▶ Required action 1
Answer these questions using the article on free software for a new laptop, one answer per line:
(a) What integrated read-it-later service does Firefox come with?
(b) Besides the office programs, what two kinds of software does LibreOffice include?
(c) For which two mobile platforms is there a version of Firefox that syncs browsing data?
▶ Required action 2
Pick up the article on free software for a new laptop after its final sentence and continue writing it.

▶ Passage to read
****************
You’ve unboxed yourself a brand new laptop, logged in, changed the wallpaper to something more your taste, and… now what? Let us direct to you a collection of the best free software you need to install straight away, whether your new machine is running Windows or macOS.
1) Mozilla Firefox
For a lot of you Chrome will be the go to browser to install alongside Edge or Safari, but we’re here to tell you that Firefox is better than you remember. Since the major Quantum overhaul last year, it looks better, runs faster, and is leaner than before, and it even comes with its own integrated read-it-later service (Pocket).
You can sync your browsing data between computers, and between mobile devices with Firefox for iOS and Android too.
If you don’t want to pay for Microsoft Office you can use Google Docs, Sheets, and Slides for free on the web, but there’s also LibreOffice: a powerful, open source office suite that can handle all those Word documents and Excel spreadsheets people keep sending you.
The different software components are packed with features, stylishly designed, and a breeze to get around, and you get diagram and database software included as well.
****************
▶ Study material
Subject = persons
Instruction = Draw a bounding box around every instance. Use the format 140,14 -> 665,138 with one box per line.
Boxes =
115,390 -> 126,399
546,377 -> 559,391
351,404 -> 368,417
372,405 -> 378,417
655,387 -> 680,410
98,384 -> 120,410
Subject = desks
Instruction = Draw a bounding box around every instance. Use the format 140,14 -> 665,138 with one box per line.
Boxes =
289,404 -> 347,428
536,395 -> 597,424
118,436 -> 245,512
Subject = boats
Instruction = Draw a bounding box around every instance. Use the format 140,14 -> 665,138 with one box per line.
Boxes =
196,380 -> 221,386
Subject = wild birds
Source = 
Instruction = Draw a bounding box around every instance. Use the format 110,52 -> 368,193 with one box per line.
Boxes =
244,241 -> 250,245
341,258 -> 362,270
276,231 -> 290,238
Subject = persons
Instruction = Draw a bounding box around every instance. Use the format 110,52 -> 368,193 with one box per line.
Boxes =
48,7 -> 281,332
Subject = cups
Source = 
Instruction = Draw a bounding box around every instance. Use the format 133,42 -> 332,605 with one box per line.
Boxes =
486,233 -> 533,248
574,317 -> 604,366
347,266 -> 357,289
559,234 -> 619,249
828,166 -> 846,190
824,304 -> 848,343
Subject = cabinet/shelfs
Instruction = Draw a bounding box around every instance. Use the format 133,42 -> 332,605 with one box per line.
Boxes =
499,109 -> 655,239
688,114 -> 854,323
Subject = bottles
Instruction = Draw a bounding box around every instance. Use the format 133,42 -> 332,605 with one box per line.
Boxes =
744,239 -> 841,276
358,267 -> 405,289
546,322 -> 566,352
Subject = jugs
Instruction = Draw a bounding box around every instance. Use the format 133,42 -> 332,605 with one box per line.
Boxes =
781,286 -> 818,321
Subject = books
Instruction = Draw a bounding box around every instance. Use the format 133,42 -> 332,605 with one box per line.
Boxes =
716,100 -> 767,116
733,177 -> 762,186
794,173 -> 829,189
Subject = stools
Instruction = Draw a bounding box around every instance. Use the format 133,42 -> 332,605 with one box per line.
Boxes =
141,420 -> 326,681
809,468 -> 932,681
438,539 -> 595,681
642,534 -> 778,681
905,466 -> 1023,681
****************
▶ Task response 1
(a) Pocket
(b) Diagram and database software
(c) iOS and Android

▶ Task response 2
GIMP continues to excel as the leading free alternative to Photoshop, and if you’ve got some advanced photo editing to take care of then it’s worth installing—support for layers, cloning, pixel-by-pixel retouching, script add-ons, detailed colour adjustments, and much more mean it can match a lot of the features in Adobe’s software. There are better image editors for simpler tasks (see below), but GIMP is the best all-round package you can find.
Speaking of simpler apps, Pixlr runs in your browser (so you can use it on a Chromebook too) and gives you the choice of two different modes: the full Pixlr Editor or the more stripped down Pixlr X. Whatever type of image tweaks you need to do, from resizing images to blending two pictures together, Pixlr has a tool that can help, and it stays slick and responsive no matter what you throw at it.
The Pixlr Editor is reminiscent of Photoshop, and the features gap between the two isn’t as big as you might think.
5) Google Photos
So much for editing photos, what about managing them? Google Photos keeps your precious images and videos safely backed up in the cloud, easily searchable, and available on any device, as well as throwing in some basic editing tools—and you can store an unlimited number of photos and clips for free if you don’t mind some downsizing.
Use the Google Backup and Sync tool to get pictures and videos uploaded from your computer.
Both Windows and macOS can open up zip files easily enough when you have to deal with them, but if you need to do any kind of archive creation or switch between formats then 7-Zip is the tool to have on call: It’s not the most beautiful-looking app in the world, but it does the job.
The only point that counts against it is that it’s only available for Windows machines – if you’re using a laptop running macOS, give the excellent Keka a look instead.
Audacity is widely acknowledged as the go-to freeware for audio editing on a computer: It’s packed with features at the same time as being accessible to beginners and power users alike.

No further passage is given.